*SECCIÓN DE TEXTO*:
------------------------------
El magnate Elon Musk acaba de cumplir 50 pirulos y dice que sueña con irse a vivir con su esposa a Marte. Imaginamos que estará ya aburrido de la tierra, lo cual es entendible. ¿Qué más le queda por explorar en esta pelotita tan pequeña, para él, a la que llamamos hogar? 

Lo que uno se pregunta es, si Musk es el primer habitante de Marte, cómo, pasados los milenios, lo recordarán los jóvenes marcianos en el futuro remoto. ¿Será considerado un dios en el Olimpo? ¿Recogerán libros antiguos, y deshechos por el tiempo, sus aventuras en el, suponemos, ya extinguido planeta Tierra? ¿Darán cuenta de un hombre que tenía una costumbre antiquísima llamada twittear? ¿Tendrá estatuas y templos con su nombre?
------------------------------
[Elementos guardados del conjunto de datos]

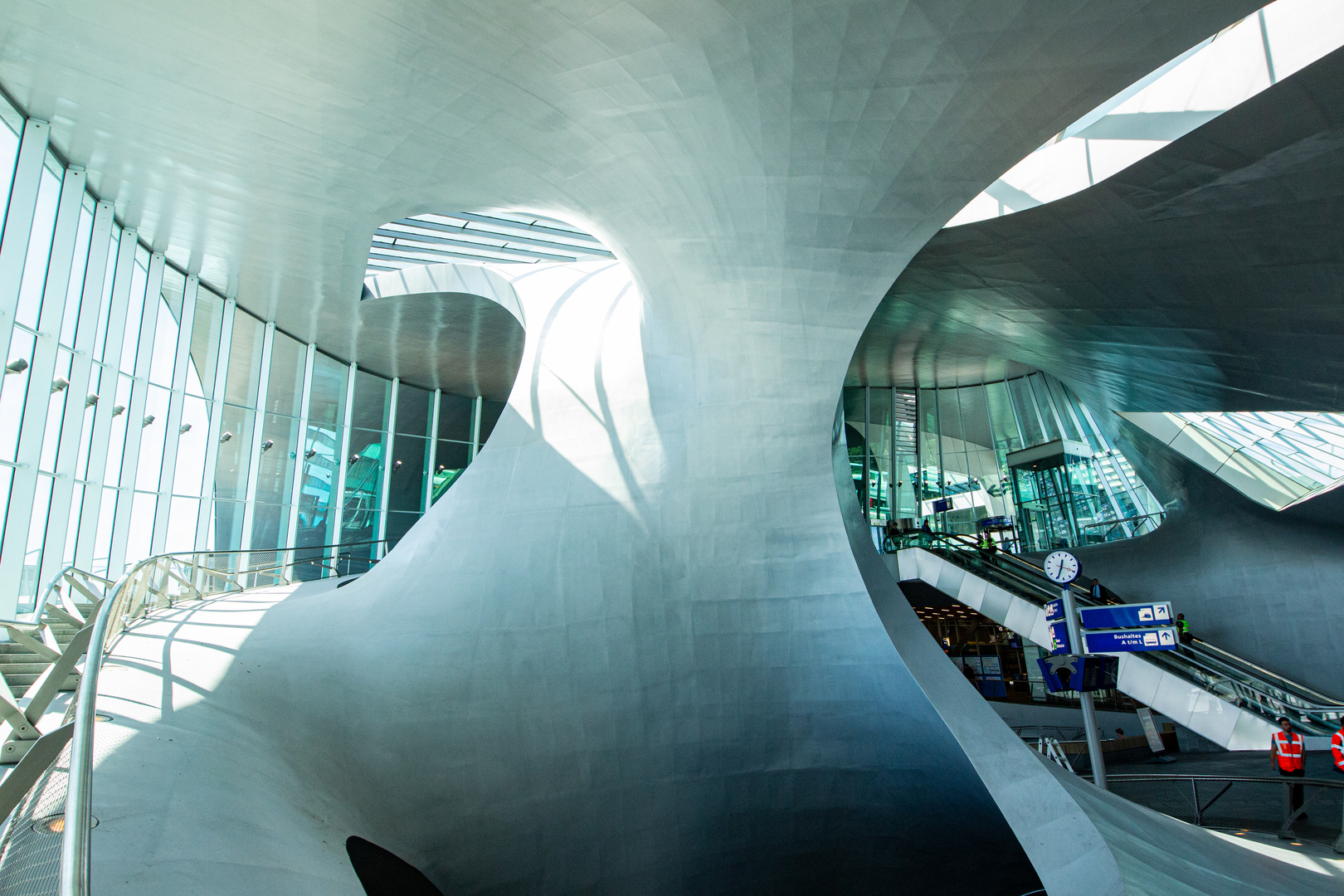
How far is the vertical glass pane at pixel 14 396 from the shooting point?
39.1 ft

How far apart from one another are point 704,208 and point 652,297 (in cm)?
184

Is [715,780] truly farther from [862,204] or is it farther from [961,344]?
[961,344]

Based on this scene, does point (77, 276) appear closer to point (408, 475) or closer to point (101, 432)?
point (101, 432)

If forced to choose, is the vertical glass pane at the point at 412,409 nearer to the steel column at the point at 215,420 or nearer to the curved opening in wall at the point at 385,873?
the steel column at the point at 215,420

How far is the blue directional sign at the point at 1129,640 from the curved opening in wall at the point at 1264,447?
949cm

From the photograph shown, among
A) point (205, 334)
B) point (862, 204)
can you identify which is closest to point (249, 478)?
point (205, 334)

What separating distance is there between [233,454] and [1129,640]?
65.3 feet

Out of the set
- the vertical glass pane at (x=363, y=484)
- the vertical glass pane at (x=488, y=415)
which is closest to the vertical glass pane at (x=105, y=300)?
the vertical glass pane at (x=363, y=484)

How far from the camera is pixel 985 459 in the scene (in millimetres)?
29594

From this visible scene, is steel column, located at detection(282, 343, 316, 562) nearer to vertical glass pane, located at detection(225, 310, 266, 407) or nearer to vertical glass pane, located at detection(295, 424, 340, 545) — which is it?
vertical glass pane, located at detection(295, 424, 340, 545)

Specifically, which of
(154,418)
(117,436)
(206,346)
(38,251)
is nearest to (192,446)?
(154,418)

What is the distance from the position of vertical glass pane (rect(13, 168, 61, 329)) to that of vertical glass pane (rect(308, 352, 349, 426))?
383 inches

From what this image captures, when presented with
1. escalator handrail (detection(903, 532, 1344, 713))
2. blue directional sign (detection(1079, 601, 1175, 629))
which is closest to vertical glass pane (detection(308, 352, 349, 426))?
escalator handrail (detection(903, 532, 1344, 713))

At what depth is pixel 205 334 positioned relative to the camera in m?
------------------------------
*TAREA 1*: Copia todas las preguntas que aparecen en el segundo párrafo del texto sobre Elon Musk.
*TAREA 2*: Escribe la continuación del texto sobre Elon Musk a partir de su última oración.
Los datos no tienen ningún papel en esto.

*RESPUESTA REDACTADA 1*:
- ¿Será considerado un dios en el Olimpo?
- ¿Recogerán libros antiguos, y deshechos por el tiempo, sus aventuras en el, suponemos, ya extinguido planeta Tierra?
- ¿Darán cuenta de un hombre que tenía una costumbre antiquísima llamada twittear?
- ¿Tendrá estatuas y templos con su nombre?

*RESPUESTA REDACTADA 2*:
Sólo el futuro mostrará los avances de la trama en la historia de Marte. Tal vez, nadie lo sabe, Elon y su esposa sean los únicos que arriben con vida allá, pues un maremoto o una bola de fuego o un virus insignificante nos entierre a todos por acá, y ellos deban cargar con todo el peso a cuestas de ser los nuevos Adán y Eva. Tal vez no haya manzanos ni serpientes en Marte, pero Dios se las arreglará para, de algún modo, tentarlos y que pisen el palito. 

Así que, el magnate loco de acá, el hombre que levanta en pala y cuyos dictámenes cotizan en millones –basta que Musk pondere una marca o la critique a fin de que sus acciones despeguen cual cohete o caigan cual barrilete de piedra-, será, allá lejos y en el futuro, figura estelar de la mitología marciana. Sus ritos y vida se reconstruirán en los nuevos templos. El último de su especie. Y el primero de otra. Condenado, una y otra vez, por toda la vía láctea, a tropezar eternamente con la misma piedra de su estupidez.